Sorry, aber “Entwicklungsvorspünge” haben nichts mit dem Wesen von Hochbegabung zu tun. Ich vermute hinter dieser “Definition” eher wieder eine Beruhigung, Abwiegelung und die Hoffnung, dass letztlich alle Menschen doch irgendwie wieder gleich ausgestattet sind.
Das aber ist nicht der Fall, das mag man bedauern oder nicht.
Man käme bei einem minderbegabten Kind ja auch nicht auf die Idee, dass es nur einen Entwicklungsrückstand hat, den es schnell wieder einholen könnte… Wie ungerecht wäre das dem Kind gegenüber, das vielleicht sein Bestes gibt, aber niemals an die “normalbegabten” anderen herankommen kann.
Bei einem “Fußballgott” würde man auch nicht auf die Idee kommen, dass seine “Genialität” – nur etwas verspätet – auch von allen anderen erreicht werden könnte. Auch bei Picasso, Goethe oder Steven Spielberg und Madonna würde man niemals sagen, dass sie lediglich einen “Entwicklungsvorsprung” haben, den einzuholen allen möglich sei.
Hochbegabte haben weder nur einen “Entwicklungsvorsprung” noch besteht die Hochbegabung darin, dass diese Menschen diejenigen sind, die lediglich schneller auswendig lernen, super rechnen und bessere Aufsätze schreiben können als andere.
Nein! Das ist es nicht, was Hochbegabung ausmacht! Selbst, wenn es tatsächlich AUCH so sein KANN, dass diese Kinder zusätzlich einen Entwicklungsvorsprung haben, schneller auswendig lernen und besser rechnen können.
Es geht bei Hochbegabten schlicht um eine andere Qualität – mehr noch: um eine Art “Quantensprung” des Denkens.
Vielleicht – der Vergleich hinkt total und ist auch gemein, aber recht anschaulich – stelle man sich den Unterschied zwischen einer 2-Liter-Box Lambrusco vom Discounter, einem soliden Qualitätswein aus dem Supermarkt und einem Superduper-Bordeaux aus einem Jahrhundert-Jahrgang vor.

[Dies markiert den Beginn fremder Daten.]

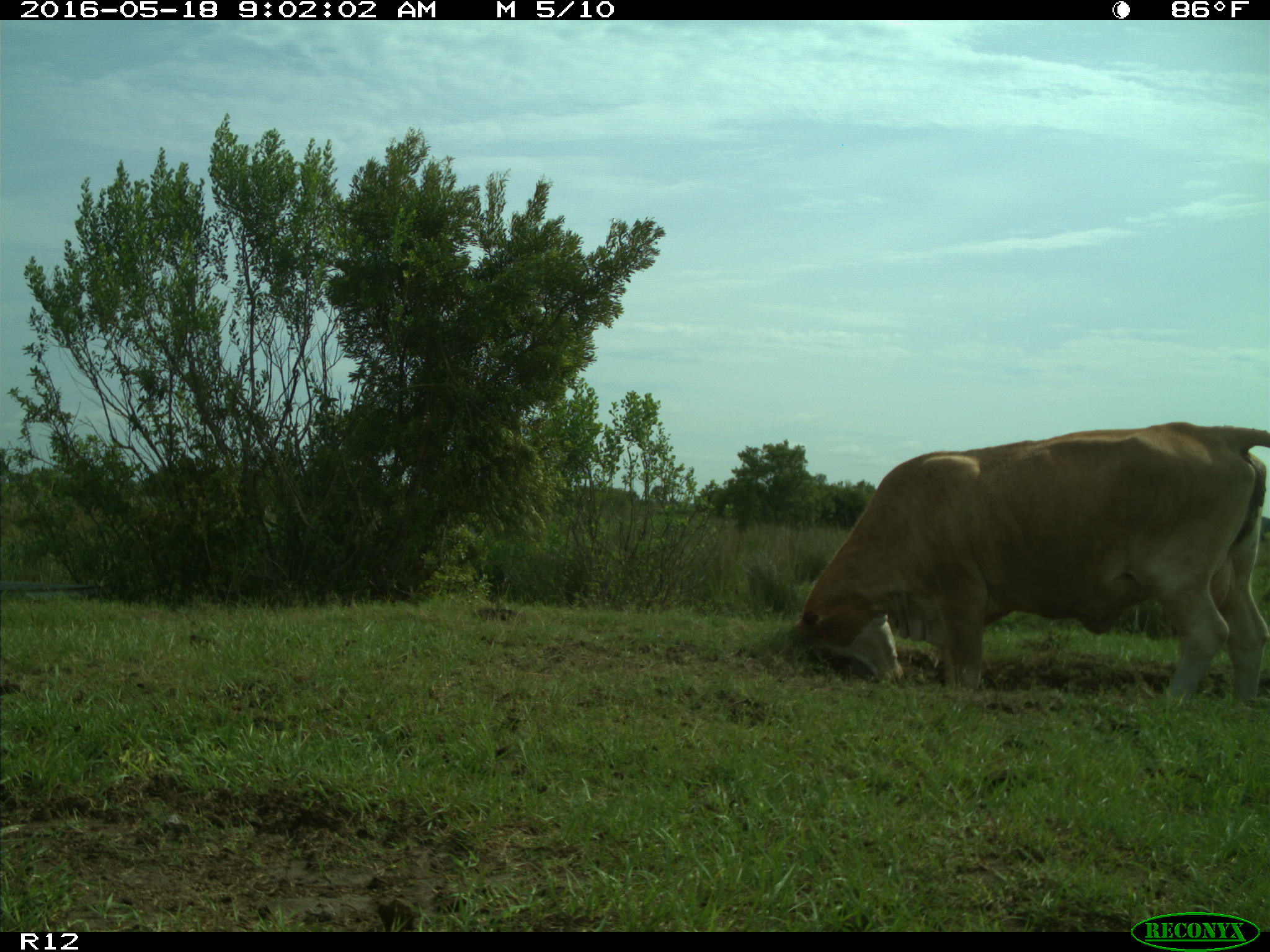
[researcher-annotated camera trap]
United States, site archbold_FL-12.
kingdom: Animalia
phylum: Chordata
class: Mammalia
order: Artiodactyla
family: Bovidae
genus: Bos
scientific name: Bos taurus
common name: domestic cow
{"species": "Bos taurus (domestic cow)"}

Bei allen handelt es sich um Rotwein …
Hochbegabte sind z. B. in der Lage, vorhandene Denk-Konstrukte zu sprengen, weil sie Systeme schnell durchschauen, sofort zum Kern vorstoßen – und dann innovativ weitergehen können. Das ist ja auch der Grund, warum der Routine-Unterricht in der Schule so tödlich ist für sie, warum sie abschalten und innerlich verzweifeln, wenn sie z. B. durchschaut haben, wie ein Rechenweg funktioniert, die anderen Schüler aber noch Wochen brauchen, um zu verstehen, worum es überhaupt geht.

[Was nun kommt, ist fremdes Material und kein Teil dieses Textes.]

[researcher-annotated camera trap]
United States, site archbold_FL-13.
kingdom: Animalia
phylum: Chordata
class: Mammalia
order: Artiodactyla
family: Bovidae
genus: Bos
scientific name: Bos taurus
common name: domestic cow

Einstein ist nicht der revolutionäre Wissenschaftler des 20. Jahrhunderts geworden, weil er ein bisschen besser rechnen und ein wenig schneller auswendig lernen konnte als andere.
Es geht bei Hochbegabung nicht nur um ein “bisschen Besser”.
Es geht um eine andere Dimensionierung von Denken.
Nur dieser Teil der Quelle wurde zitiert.